Data Analysis: It is not as hard as it may seem

Muhammad Maruf Sazed
3 min readMar 3, 2022

--

If you are an aspiring data scientist/analyst, and if you are wondering where to start, let me give you some encouragement. There are thousands of blogposts, videos, podcasts regarding which programming language that data analysts should learn. It seems that Python is the popular choice but there is a significant number of people who use R. More advanced users might suggest C++ to speed things up as both Python and R can be quite slow. There is also SAS. Some might say that SAS is irrelevant but that depends on the industry and the organization. And there are other frameworks and tools (SQL, PySpark, Excel, TensorFLow, PyTorch, Power BI, Tableau, etc.) out there that are necessary for different tasks. Obviously, this can be overwhelming for newcomers, but it does not have to be like that. I want to offer a slightly different perspective on how to become a good data analyst.

The most important skills of a data analyst is to analyze data (no wonder!), draw insights, and communicate findings (through visualization or other means). To do these tasks better,

⦿ one must be curious (ask a lot of questions)

⦿ understand the problem/context

⦿ be able to make sense of the patterns that is observed in the data

⦿ communication (I consider visualization a vehicle for communication)

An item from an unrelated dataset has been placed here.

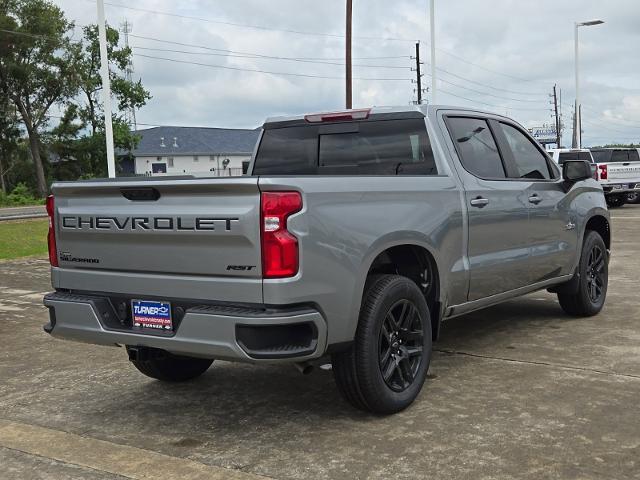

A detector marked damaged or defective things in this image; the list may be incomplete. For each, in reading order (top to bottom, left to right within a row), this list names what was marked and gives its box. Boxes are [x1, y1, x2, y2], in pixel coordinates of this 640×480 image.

pavement crack [436, 346, 640, 380]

Interestingly, all these things can be practiced rather easily with one tool quickly. Even in this age of big data and sophisticated tools, we must recognize the fact that excel is still the dominant tool in the data analysis world. There are plenty of jobs out there that do not require programming skills but do require strong excel skills. Excel is user friendly, easy to work with, and can do tons of things that are sufficient for most of the jobs. Now if we consider data analysis as a standalone skill (referring to the 4 points that I mentioned before), then one can acquire the skill using excel and then bring that skill to R and Python (or any other data analysis tool that they want to focus on).

There are other advantages too. In R and Python, for example, data frames are commonly used for data analysis tasks. There are other objects in both these languages but understanding and manipulating data frames can really help data analysts mastering R and Python for data analysis. Interestingly, one can think of data frames as a substitute of the excel tables inside those languages. So, understanding how to do data analysis in excel can help newcomers in the field to pick up the necessary skills.

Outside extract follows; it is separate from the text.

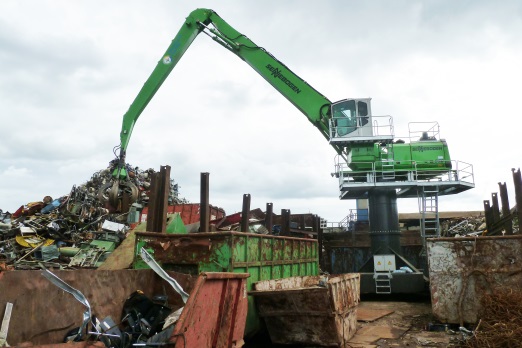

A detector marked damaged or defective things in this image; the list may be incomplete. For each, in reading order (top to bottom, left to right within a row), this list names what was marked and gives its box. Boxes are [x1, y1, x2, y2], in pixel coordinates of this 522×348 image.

rusty container [0, 270, 247, 348]
rusty container [132, 232, 318, 336]
rusty container [248, 274, 358, 346]
rusty container [426, 235, 522, 324]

Now, what if you are strong at analyzing data, and scratching your head as to how to expand your skills beyond excel. I just have one thing to say. Regardless of which programming language you learn first, you will always find the second language much easier to master. So, if you learn Python (Pandas and NumPy libraries) first, then you will find R much easier. Yes, there are differences between Python and R but as long as you develop good data analysis and programming skills in one language, you should be able to pick up the other language relatively easily. Similarly, SQL is without doubt one of the most important tools, but if you are good with SQL, you should find SAS easier to master and vice-versa. Even a lot of work in SAS could be done by SQL (proc SQL). My point is, it can be overwhelming at the beginning but if you are strategic about your learning, you should be able to master the necessary skills to become a good data analyst. Needless to say, discipline and patience are very important!

--

--